Work to be completed: Every single record needs to be restated word for word.

Records from a collection
****************

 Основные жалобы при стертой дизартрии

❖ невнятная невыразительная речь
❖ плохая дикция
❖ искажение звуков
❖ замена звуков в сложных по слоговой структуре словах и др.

****************

Exercise output:
 Основные жалобы при стертой дизартрии

❖ невнятная невыразительная речь
❖ плохая дикция
❖ искажение звуков
❖ замена звуков в сложных по слоговой структуре словах и др.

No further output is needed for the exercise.